### İstenenler
- 1) Bakarsın Bulutlar Gider kitabının tanıtımından, "İnceleme: Bakarsın Bulutlar" sözlerinin geçtiği yerle açılıp "muhteşem bir hikâye." ile kapanan bölümü hiç değiştirmeden aktarın.
- 2) Bakarsın Bulutlar Gider kitabının tanıtımına göre şu soruları yanıtlayın:
(a) Kitabın orijinal adı nedir?
(b) Kitap kaç sayfadır?
(c) Kitabı hangi yayınevi yayımlamıştır?
- 3) Bakarsın Bulutlar Gider kitabının tanıtımını son cümlesinden sonra gelecek kısımla sürdürün.

### Okunacak Metin
---*---
Sunday, November 16, 2014

İnceleme: Bakarsın Bulutlar Gider +ÇEKİLİŞ


Kitap: Bakarsın Bulutlar Gider
Orijinal Adı: Acciaio
Yazar: Silvia Avvalone
Yayıncı: Parodi Yayınları
Goodreads Puanı: 3.36 (1.578 oy)
Sayfa Sayısı: 398


Sonra dönüp dedim ki kendime: Üzülme. Unutacaksın her şeyi...' 

Kartpostallardaki görüntü aldatıcıdır. Acımasız tarafıysa aldandığımız şeylerin hep daha güzel olmasıdır. Anna ve Francesca... Güzellikleriyle akılları baştan alan iki genç kız. Bir yanda tüm hırçınlığıyla sürüp giden yaşam, diğer yanda umutlar... Bakarsın Bulutlar Gider, pusulası şaşmış bir toplumda büyümeye çalışan iki genç kızın hayallerini, tutkularını, aşklarını ve sonsuza dek sürecek dostluklarını anlatan muhteşem bir hikâye.
---*---
### Ham Malzeme
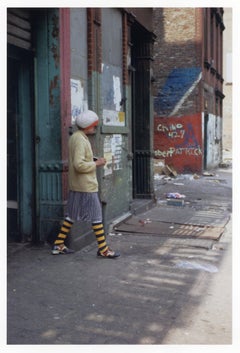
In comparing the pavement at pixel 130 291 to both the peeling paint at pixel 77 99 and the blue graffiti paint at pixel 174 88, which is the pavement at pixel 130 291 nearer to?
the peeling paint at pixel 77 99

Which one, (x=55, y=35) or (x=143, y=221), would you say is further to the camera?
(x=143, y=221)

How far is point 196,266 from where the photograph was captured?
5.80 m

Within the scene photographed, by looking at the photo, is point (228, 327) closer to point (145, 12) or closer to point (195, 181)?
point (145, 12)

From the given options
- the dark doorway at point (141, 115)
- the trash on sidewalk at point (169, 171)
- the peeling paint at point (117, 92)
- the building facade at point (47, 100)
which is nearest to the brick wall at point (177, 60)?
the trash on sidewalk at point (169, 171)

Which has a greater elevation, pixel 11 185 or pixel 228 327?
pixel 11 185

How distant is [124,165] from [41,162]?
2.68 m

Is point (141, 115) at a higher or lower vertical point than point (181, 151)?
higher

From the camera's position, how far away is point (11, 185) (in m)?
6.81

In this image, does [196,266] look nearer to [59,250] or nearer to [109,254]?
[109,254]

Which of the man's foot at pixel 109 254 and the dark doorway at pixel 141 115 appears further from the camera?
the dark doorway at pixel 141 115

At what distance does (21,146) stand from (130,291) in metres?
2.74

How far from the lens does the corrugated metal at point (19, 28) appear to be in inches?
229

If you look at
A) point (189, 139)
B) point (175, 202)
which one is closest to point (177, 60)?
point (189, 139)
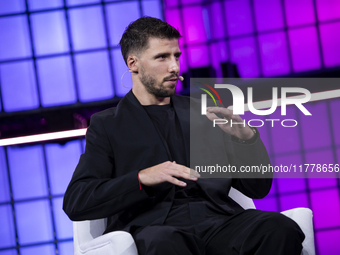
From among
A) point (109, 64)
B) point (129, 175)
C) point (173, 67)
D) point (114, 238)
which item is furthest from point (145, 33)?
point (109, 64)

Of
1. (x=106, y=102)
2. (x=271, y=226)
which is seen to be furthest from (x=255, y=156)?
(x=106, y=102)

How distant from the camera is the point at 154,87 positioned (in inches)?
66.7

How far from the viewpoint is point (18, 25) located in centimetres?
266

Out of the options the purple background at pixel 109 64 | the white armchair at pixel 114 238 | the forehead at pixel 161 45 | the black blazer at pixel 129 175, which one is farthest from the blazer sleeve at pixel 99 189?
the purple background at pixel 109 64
---*---
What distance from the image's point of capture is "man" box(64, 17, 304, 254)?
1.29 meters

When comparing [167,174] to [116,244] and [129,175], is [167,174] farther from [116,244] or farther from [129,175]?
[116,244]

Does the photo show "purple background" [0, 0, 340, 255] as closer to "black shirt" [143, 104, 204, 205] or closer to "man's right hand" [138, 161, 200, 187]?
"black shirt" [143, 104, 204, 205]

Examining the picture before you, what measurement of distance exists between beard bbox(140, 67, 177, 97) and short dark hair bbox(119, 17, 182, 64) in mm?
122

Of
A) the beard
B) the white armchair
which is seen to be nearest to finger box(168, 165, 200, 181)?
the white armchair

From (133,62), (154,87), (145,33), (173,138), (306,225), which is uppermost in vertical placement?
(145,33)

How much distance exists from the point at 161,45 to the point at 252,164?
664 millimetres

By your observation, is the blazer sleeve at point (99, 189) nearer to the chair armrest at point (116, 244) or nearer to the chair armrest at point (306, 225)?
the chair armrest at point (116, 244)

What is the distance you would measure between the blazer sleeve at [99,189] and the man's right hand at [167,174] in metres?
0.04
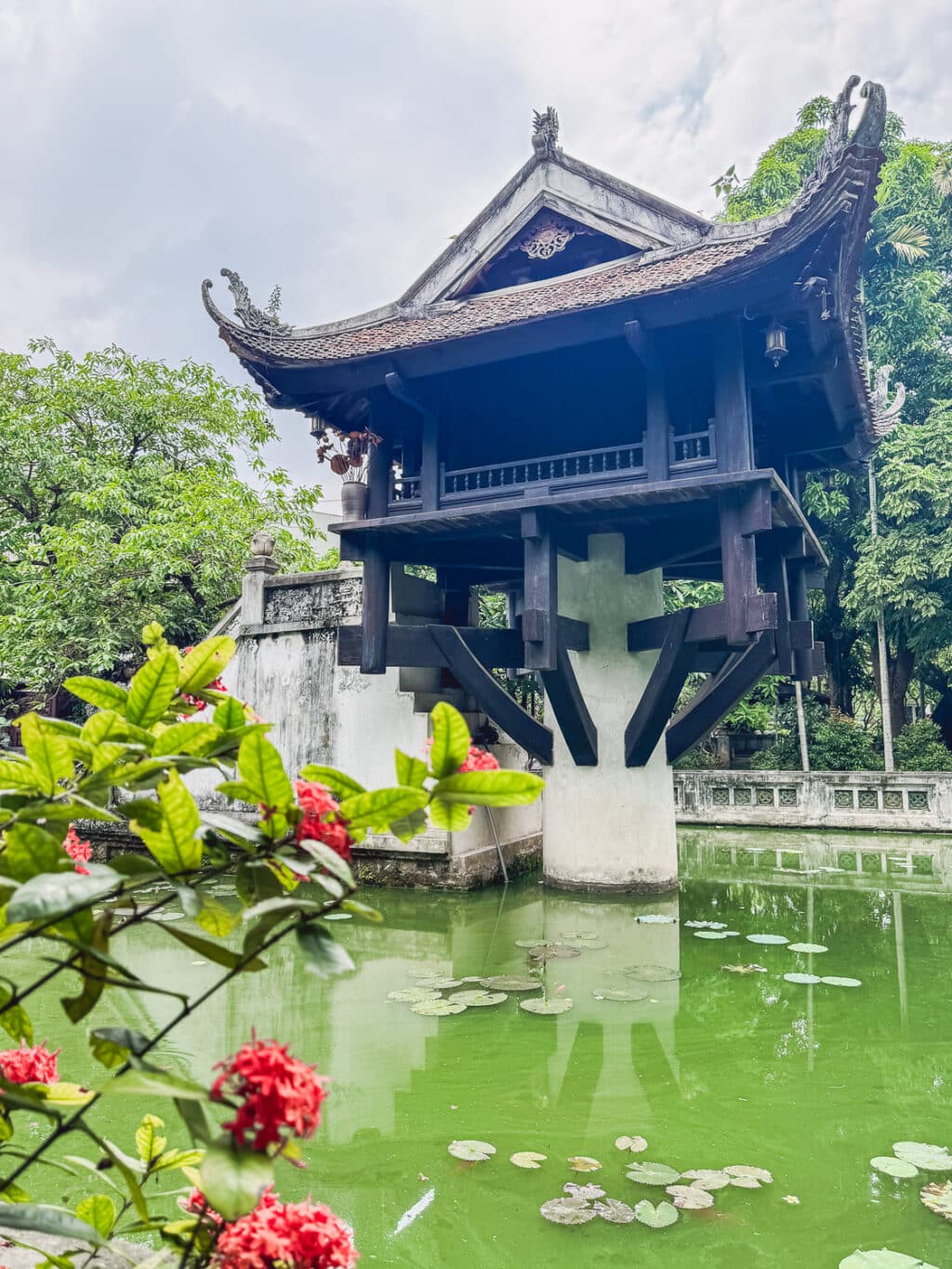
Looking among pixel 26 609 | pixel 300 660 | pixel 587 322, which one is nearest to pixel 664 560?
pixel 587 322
---*---
### Beklenen Sonuçlar
- 1)
İnceleme: Bakarsın Bulutlar Gider +ÇEKİLİŞ


Kitap: Bakarsın Bulutlar Gider
Orijinal Adı: Acciaio
Yazar: Silvia Avvalone
Yayıncı: Parodi Yayınları
Goodreads Puanı: 3.36 (1.578 oy)
Sayfa Sayısı: 398


Sonra dönüp dedim ki kendime: Üzülme. Unutacaksın her şeyi...' 

Kartpostallardaki görüntü aldatıcıdır. Acımasız tarafıysa aldandığımız şeylerin hep daha güzel olmasıdır. Anna ve Francesca... Güzellikleriyle akılları baştan alan iki genç kız. Bir yanda tüm hırçınlığıyla sürüp giden yaşam, diğer yanda umutlar... Bakarsın Bulutlar Gider, pusulası şaşmış bir toplumda büyümeye çalışan iki genç kızın hayallerini, tutkularını, aşklarını ve sonsuza dek sürecek dostluklarını anlatan muhteşem bir hikâye.

- 2)
(a) Acciaio
(b) 398
(c) Parodi Yayınları

- 3)
'Elinizde tuttuğunuz ya da inceliyor olduğunuz bu kitap; tüm özgür ruhlar için yazılmıştır!'
 -Kirkus 
'Bir edebî başyapıt. Hikâye, sesi huzur veren bir nehir gibi çağlıyor.'
 -Caterina Soffici





Bakarsın Bulutlar Gider, elinize aldığınız andan itibaren size pozitif etki veren, henüz kapağını bile açmadan sizi pembe düşlerle saran bir kitap. Ne var ki kitabın içeriği, kapak görselindeki ve tanıtımındaki gibi öyle pek de pollyanna değil. Ve bu beni daha da mutlu etti.

Kitap, İtalya'nın kıyı kentlerinden birinde yaşayan Anna ve Francesca adında iki küçük kızın öyküsünü konu alıyor. İkisi, birbirlerine inanılmaz derecede bağlılar ve sonsuza kadar da en iyi arkadaş olarak kalacaklarını biliyorlar. Tabii hikaye, bu iki kızla sınırlı kalmıyor. Onların ailelerine, oradan da onların arkadaşlarına atlıyoruz. Böyle dediğime bakmayın, içinde kendinizi kaybedeceğiniz, aşırı karakter içeren bir kitap değil bu. Gayet normal ölçüde karaktere ev sahipliği yapıyor.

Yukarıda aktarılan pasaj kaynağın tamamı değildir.